* WHAT THE TASK ASKS *
Given the records below, the lines starting at the line with "Dolls House Miniature" and ending at the line with "094d6d80969 SANDRO Metallic" should be output exactly, both end lines kept and pictures left out.

┌─ DATA SUPPLIED

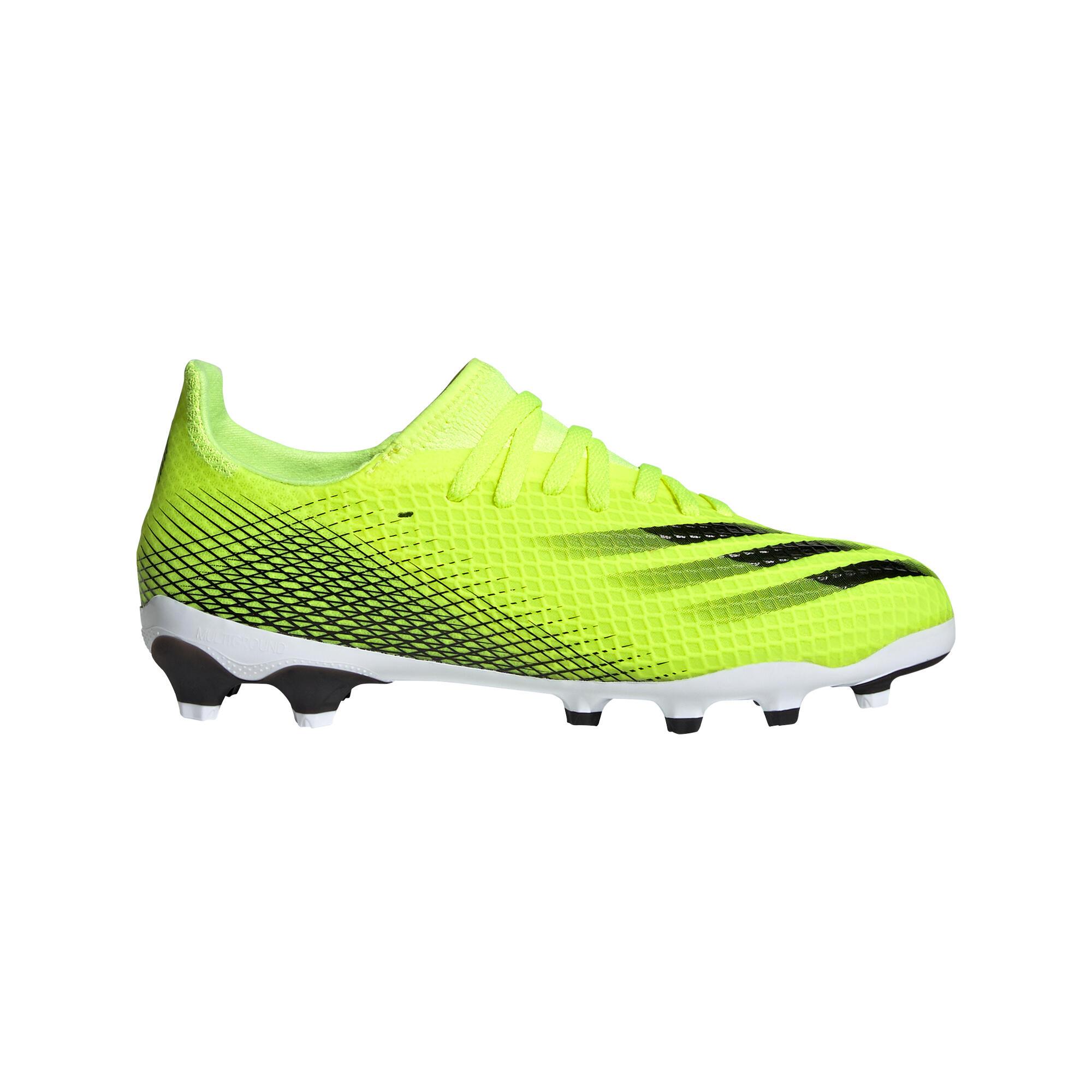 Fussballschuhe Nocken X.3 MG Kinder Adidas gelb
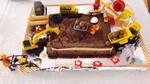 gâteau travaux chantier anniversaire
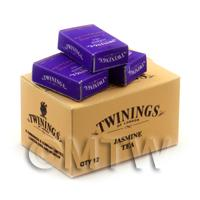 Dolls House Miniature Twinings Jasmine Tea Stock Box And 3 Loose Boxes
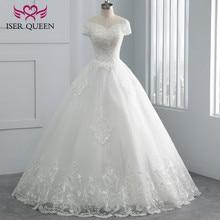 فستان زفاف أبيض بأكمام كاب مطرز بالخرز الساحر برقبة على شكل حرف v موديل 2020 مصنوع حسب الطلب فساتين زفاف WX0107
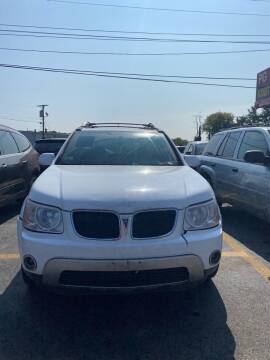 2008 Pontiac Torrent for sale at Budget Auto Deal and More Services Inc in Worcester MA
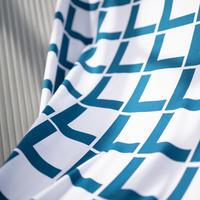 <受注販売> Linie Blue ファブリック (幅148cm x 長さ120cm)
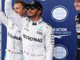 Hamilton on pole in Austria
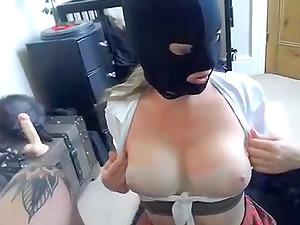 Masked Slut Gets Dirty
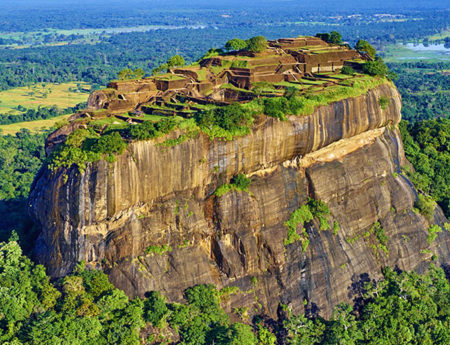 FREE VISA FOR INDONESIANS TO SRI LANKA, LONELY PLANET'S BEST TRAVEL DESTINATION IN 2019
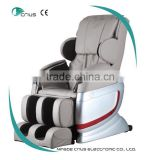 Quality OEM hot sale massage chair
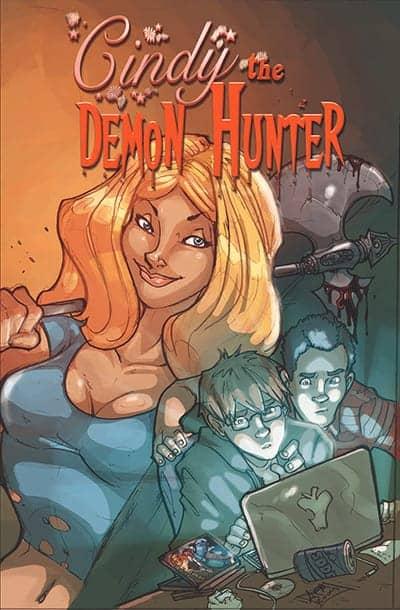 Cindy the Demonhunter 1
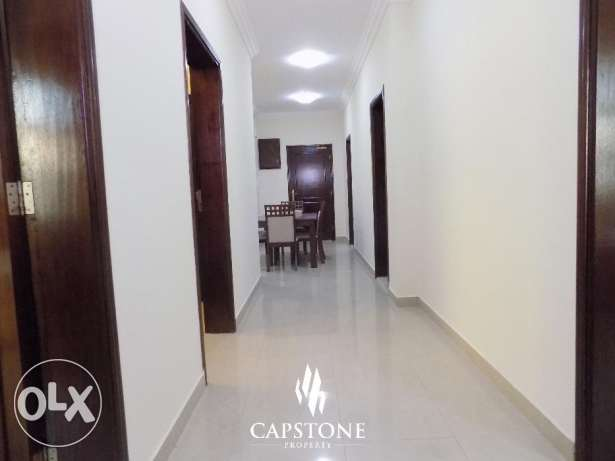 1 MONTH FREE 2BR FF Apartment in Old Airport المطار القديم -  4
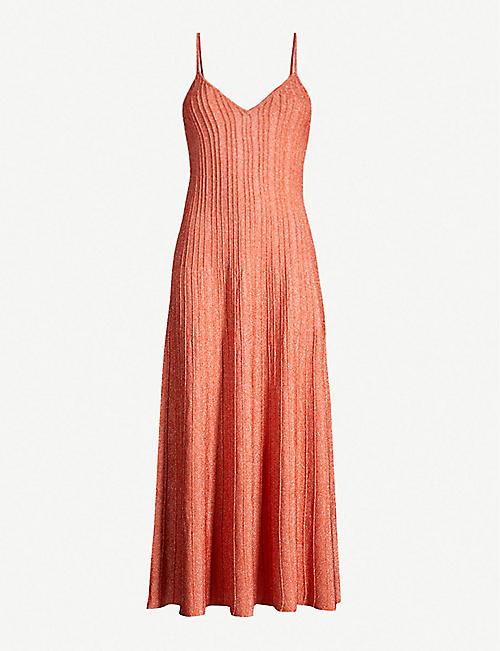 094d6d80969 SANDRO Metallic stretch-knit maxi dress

└─
┌─ DATA SUPPLIED

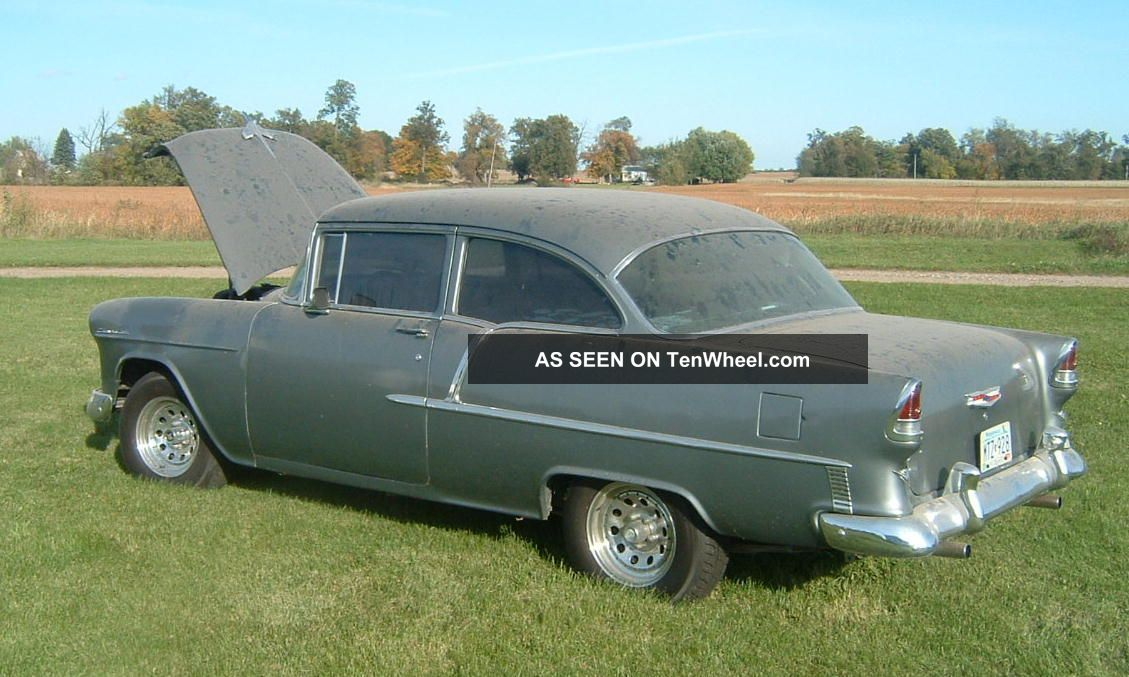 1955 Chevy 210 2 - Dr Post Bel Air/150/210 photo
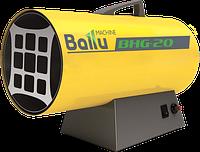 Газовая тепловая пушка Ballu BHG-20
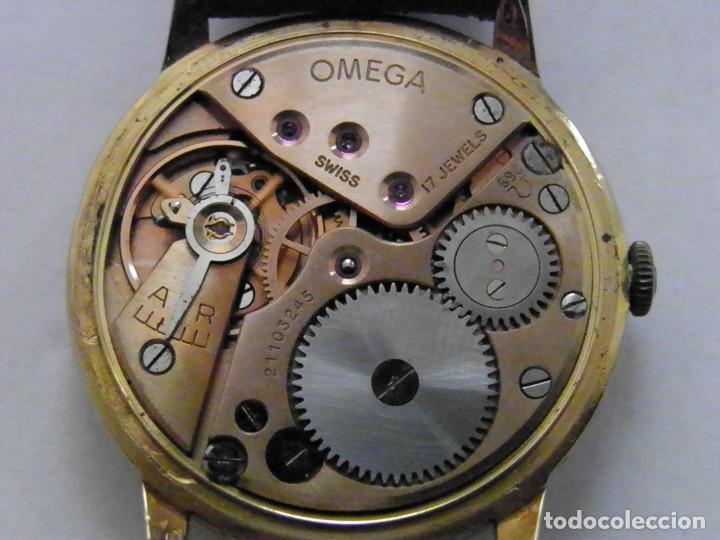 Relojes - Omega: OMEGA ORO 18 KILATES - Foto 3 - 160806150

└─

* TASK RESPONSE *
 Dolls House Miniature Twinings Jasmine Tea Stock Box And 3 Loose Boxes
 فستان زفاف أبيض بأكمام كاب مطرز بالخرز الساحر برقبة على شكل حرف v موديل 2020 مصنوع حسب الطلب فساتين زفاف WX0107
 2008 Pontiac Torrent for sale at Budget Auto Deal and More Services Inc in Worcester MA
 <受注販売> Linie Blue ファブリック (幅148cm x 長さ120cm)
 Hamilton on pole in Austria
 Masked Slut Gets Dirty
 FREE VISA FOR INDONESIANS TO SRI LANKA, LONELY PLANET'S BEST TRAVEL DESTINATION IN 2019
 Quality OEM hot sale massage chair
 Cindy the Demonhunter 1
 1 MONTH FREE 2BR FF Apartment in Old Airport المطار القديم -  4
 094d6d80969 SANDRO Metallic stretch-knit maxi dress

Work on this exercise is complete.